Measuring application performance from the command line

You can run an application built with profiling instrumentation or run Valgrind Cachegrind on an application from the command line, outside of QNX Momentics IDE. This option gives you more control over how an analysis tool is configured while still allowing you to view the analysis results in the IDE.

Running an instrumented application binary

After building an application binary with either call count or function runtime measurement instrumentation, you can copy the binary to the target. Then, you must set environment variables (as explained below) to direct the data output. At this point, you can run the instrumented binary to generate the profiling data.

Position sampling profiling

With this profiling method, you must set PROFDIR to the directory where the results are to be written. When you do so, the results file is stored at PROFDIR/gmon.out.pid.process_name. If you don't set this environment variable, the file is named simply gmon.out (which makes it hard to distinguish from files produced by other profiling sessions) and is stored in the directory where the program ran.

Note: The program must exit normally for profiling data to be written. If you don't see a results file, you must fix whatever problems are preventing the application from successfully terminating. The other option is to force it to exit normally by attaching a signal handler that calls exit().
When used from the command line, this profiling method has the following restrictions:
  • Information for individual threads isn't available — In the threads tree shown by the Execution Time view, the profiling results from all threads get combined into one entry.
  • Results from shared libraries aren't available — The results shown by Execution Time contain runtime estimates for code in shared libraries but simply say @unknown under Location, so you don't know which functions the entries refer to.
  • No sampling information is collected if you don't run as root — If you don't run the program as root, the process can't attach the necessary interrupt handler to write out position sampling data. This means you'll see only call counts and not function runtime estimates in the results.

Function runtime measurement profiling

With this profiling method, you must set QPROF_FILE to the full path of the file for storing the results. If you define only a filename in this variable, the results file gets written to the directory where the program ran. If you don't define the variable, no results are output. Also, the filename portion must finish with a .ptrace extension so the file can later be imported into the IDE.

Profiling data get written even if the program doesn't exit normally. However, if this happens, some data may be lost because some buffers can't be flushed to the results file. You can force the application to exit normally by attaching a signal handler that calls exit().

The restrictions of individual thread information and results from shared libraries not being available also apply to this profiling method (for details, see the explanation above for position sampling).

Application profiling with kernel event tracing

You can run an application binary built with function instrumentation while performing a kernel event trace, to capture the function entrance and exit events for that application. To do this, you must first set QPROF_KERNEL_TRACE to 1 (to make the kernel start logging events), then run tracelogger in the background (to make this utility start writing the logged events to a trace file). Note that QPROF_FILE must not be defined when the tracing variable is set to 1.

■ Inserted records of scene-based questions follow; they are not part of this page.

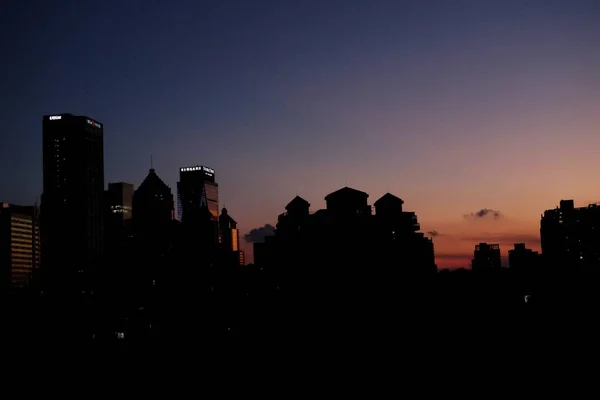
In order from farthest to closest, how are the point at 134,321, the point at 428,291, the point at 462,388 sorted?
the point at 134,321 → the point at 428,291 → the point at 462,388

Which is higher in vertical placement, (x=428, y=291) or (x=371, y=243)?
(x=371, y=243)

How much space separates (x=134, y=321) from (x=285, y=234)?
30.6 metres

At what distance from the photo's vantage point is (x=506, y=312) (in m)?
79.1

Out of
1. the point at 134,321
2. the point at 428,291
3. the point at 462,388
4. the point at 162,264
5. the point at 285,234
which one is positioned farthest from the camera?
the point at 162,264

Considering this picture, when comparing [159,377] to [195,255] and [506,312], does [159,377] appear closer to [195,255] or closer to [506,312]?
[506,312]

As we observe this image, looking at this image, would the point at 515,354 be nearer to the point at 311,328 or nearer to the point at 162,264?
the point at 311,328

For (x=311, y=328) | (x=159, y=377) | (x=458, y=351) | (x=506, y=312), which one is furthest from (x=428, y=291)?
(x=159, y=377)

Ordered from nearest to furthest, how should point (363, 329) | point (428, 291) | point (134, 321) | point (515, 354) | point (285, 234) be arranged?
point (515, 354) < point (363, 329) < point (428, 291) < point (134, 321) < point (285, 234)

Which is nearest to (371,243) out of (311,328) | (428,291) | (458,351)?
(428,291)

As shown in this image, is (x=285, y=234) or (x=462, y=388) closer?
(x=462, y=388)

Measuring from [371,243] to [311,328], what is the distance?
1093 inches

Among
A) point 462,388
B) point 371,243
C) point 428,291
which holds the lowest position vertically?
point 462,388

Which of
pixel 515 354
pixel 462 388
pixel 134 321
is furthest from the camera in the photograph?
pixel 134 321

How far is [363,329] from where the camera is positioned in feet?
256
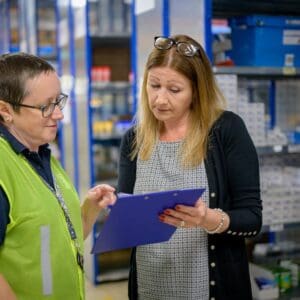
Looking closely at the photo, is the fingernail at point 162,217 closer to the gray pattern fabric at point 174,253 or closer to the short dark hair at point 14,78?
the gray pattern fabric at point 174,253

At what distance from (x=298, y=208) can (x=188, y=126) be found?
1.56 metres

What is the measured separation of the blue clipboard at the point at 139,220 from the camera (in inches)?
65.7

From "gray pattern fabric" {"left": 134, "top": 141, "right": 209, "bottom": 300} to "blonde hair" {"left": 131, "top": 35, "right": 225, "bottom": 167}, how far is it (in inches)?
2.0

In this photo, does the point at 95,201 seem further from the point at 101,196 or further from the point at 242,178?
the point at 242,178

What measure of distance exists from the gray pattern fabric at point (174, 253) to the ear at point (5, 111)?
27.2 inches

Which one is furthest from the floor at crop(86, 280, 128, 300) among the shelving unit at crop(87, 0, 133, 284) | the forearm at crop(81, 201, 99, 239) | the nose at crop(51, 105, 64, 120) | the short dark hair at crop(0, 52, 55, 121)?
the short dark hair at crop(0, 52, 55, 121)

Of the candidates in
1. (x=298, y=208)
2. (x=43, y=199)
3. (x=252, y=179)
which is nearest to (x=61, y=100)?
(x=43, y=199)

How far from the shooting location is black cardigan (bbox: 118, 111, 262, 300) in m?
1.97

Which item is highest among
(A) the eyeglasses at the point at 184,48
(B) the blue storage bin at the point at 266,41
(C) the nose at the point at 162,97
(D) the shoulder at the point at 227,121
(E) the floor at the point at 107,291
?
(B) the blue storage bin at the point at 266,41

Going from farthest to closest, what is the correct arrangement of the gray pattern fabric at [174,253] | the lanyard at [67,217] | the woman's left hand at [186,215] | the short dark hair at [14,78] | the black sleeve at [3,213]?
the gray pattern fabric at [174,253]
the woman's left hand at [186,215]
the lanyard at [67,217]
the short dark hair at [14,78]
the black sleeve at [3,213]

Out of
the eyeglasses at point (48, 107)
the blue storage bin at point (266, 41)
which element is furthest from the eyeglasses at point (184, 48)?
the blue storage bin at point (266, 41)

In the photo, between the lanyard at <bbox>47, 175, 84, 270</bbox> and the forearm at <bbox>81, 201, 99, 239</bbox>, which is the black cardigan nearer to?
the forearm at <bbox>81, 201, 99, 239</bbox>

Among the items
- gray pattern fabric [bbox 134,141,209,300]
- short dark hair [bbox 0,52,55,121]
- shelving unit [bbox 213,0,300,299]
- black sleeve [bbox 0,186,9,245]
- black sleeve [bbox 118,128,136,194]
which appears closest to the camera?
black sleeve [bbox 0,186,9,245]

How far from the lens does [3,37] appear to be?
769cm
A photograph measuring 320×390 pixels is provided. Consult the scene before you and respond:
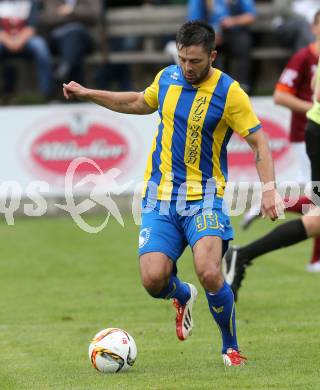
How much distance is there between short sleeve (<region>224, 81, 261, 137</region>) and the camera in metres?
6.16

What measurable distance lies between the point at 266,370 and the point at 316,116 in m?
2.80

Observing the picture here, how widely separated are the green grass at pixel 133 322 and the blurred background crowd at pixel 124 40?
437 centimetres

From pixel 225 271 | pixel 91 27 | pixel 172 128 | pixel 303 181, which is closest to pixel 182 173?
pixel 172 128

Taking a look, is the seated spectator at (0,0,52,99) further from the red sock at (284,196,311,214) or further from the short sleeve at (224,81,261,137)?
the short sleeve at (224,81,261,137)

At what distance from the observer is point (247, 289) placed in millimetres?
9164

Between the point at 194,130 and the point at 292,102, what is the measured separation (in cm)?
346

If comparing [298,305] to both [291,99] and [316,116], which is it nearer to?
[316,116]

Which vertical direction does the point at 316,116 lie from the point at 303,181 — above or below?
above

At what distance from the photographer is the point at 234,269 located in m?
8.20

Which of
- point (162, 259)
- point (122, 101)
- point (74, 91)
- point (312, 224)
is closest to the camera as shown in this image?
point (162, 259)

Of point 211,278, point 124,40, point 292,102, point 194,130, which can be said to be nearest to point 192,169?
point 194,130

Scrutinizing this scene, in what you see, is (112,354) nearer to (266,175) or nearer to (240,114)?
(266,175)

The tracelogger utility must be run for long enough that the application can be started and execute until its normal exit point, or long enough to generate valuable profiling data. Information on the command-line options for setting the output file and tracing time are given in the tracelogger entry in the Utilities Reference.

Viewing results

To view the profiling results, you must either attach the Application Profiler tool to one of the application's processes or wait until the application exits and then copy the results file from the target to the host and import it into the IDE.

Running Valgrind Cachegrind on an application

You can issue a command that tells Valgrind to run Cachegrind on the specified application with certain options and environment variables. For examples of such command lines, see the valgrind entry in the Utilities Reference.

To see backtrace information (i.e., source file names and line numbers) in the analysis results, you must provide Valgrind with an application binary and libraries that contain debug symbols, or with access to the debug symbols in separate .sym files. In the latter case, the symbol files must be kept in the same directory as the libraries (and binary); using LD_LIBRARY_PATH won't work because Valgrind doesn't use the dynamic loader.

The symbol files for SDP components delivered as libraries (e.g., audio drivers, networking protocols, video capture) are available from the QNX Software Center. Some component packages contain the stripped libraries and the debug symbol files. For others, there's a separate package for the symbols. Typically, symbol packages are automatically installed (if you've kept the default QNX Software Center settings), but you should confirm that the symbols that you need have been installed. For more information, see the QNX Software Center User's Guide, available from the QNX download center (http://www.qnx.com/download).

Valgrind produces a log file when it finishes executing the program. To see the analysis results, you must copy the log file from the target to the host, then import it into the IDE. Although the log file is somewhat readable, we recommend viewing the results in the IDE because it presents them in a more readable way and lets you navigate to the related source code.